“I told you what I felt, and what I thought.”

“That my position of dependence was wholly displeasing to you. I've tried to make you see that I do not regard it as a position of dependence.”

“Not for yourself, perhaps, you are the best judge of that; but for another—I should feel that it was, and almost any girl would do the same. How could it be otherwise, Stephen?”

“You'll certainly provoke me to activity of some sort, Elinor; but heaven only knows how disastrous the results may be! I'll study law, and get Ben to take me into his office! How would Wade and Lan-dray look on a large gilt sign?”

“You are not serious.”

“Not in the sense that you are, but I began life seriously enough. The first year at school I thought I'd die of home-sickness. I was the most utterly wretched boy in the world; and then I adjusted myself to the situation. I decided, what was the use! I learned to take things as they were.”

“Don't you think it was needlessly hard of Mr. Benson to keep you away from Aunt Virginia?”

“How can you say he did that!

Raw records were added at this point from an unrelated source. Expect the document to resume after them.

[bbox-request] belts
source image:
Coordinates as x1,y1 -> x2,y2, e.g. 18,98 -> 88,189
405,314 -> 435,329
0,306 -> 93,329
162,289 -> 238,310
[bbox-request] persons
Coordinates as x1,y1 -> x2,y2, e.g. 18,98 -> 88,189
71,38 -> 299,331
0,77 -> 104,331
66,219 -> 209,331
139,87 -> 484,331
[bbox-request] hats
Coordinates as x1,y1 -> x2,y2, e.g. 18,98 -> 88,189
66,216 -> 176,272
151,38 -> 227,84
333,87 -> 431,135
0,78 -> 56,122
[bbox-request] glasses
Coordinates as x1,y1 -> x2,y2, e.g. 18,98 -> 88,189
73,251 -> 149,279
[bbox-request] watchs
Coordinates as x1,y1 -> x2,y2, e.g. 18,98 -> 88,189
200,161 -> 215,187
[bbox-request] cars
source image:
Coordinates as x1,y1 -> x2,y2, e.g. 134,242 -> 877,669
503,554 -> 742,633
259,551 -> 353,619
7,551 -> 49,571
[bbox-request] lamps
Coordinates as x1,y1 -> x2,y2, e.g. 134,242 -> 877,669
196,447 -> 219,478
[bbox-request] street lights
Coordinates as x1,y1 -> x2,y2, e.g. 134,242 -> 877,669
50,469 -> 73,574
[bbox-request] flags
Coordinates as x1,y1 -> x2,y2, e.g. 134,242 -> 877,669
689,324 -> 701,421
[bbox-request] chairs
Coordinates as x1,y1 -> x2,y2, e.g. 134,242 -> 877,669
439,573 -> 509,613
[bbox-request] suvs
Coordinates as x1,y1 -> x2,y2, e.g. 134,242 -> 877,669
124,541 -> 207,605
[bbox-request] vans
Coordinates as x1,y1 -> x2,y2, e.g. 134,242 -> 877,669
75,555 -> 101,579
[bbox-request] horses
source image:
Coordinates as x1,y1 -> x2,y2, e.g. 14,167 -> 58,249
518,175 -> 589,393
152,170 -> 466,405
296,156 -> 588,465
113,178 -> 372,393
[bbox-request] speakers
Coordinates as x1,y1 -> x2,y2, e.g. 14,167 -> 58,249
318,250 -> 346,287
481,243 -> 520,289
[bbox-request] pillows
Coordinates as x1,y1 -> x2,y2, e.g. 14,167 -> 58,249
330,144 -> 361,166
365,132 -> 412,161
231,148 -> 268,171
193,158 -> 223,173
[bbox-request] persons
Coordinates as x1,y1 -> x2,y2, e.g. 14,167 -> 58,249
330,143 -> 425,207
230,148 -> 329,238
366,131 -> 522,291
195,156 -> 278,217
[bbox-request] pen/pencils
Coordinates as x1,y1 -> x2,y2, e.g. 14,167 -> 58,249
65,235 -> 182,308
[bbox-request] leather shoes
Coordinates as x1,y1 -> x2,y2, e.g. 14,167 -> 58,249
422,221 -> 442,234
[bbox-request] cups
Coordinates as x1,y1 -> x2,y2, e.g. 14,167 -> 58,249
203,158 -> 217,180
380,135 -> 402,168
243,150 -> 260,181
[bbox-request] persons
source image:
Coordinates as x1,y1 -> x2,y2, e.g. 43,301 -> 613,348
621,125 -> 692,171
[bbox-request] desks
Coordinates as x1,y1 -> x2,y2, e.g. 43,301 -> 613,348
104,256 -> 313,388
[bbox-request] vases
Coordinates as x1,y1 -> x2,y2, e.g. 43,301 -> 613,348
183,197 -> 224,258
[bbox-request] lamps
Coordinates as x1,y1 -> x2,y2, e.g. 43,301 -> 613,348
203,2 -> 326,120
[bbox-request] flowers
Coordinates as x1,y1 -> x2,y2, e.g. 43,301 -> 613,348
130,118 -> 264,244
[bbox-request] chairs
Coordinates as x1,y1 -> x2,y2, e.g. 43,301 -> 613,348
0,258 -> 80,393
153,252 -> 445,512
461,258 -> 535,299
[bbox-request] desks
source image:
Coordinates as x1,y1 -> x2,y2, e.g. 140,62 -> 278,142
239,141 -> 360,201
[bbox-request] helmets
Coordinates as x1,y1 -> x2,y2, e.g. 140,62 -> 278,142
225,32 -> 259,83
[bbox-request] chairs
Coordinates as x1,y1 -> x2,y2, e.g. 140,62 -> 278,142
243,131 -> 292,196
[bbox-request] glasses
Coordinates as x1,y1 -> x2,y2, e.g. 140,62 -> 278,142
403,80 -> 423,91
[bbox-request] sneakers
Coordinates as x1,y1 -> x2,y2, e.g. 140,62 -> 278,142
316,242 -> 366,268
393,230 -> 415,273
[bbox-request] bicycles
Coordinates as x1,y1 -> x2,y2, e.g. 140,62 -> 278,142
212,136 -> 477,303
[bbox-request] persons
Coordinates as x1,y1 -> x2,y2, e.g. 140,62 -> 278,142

It was circumstances that kept me away, that was all.”

“But during your vacations?”

“I was generally under a tutor then, for I don't mind telling you I was not especially brilliant; it took a lot of pushing to get me through, and my tutors led a dog's life of it trying to cram me with wisdom my mental stomach would reject. I fancy the scholarship of the Landrays was never their strong point.”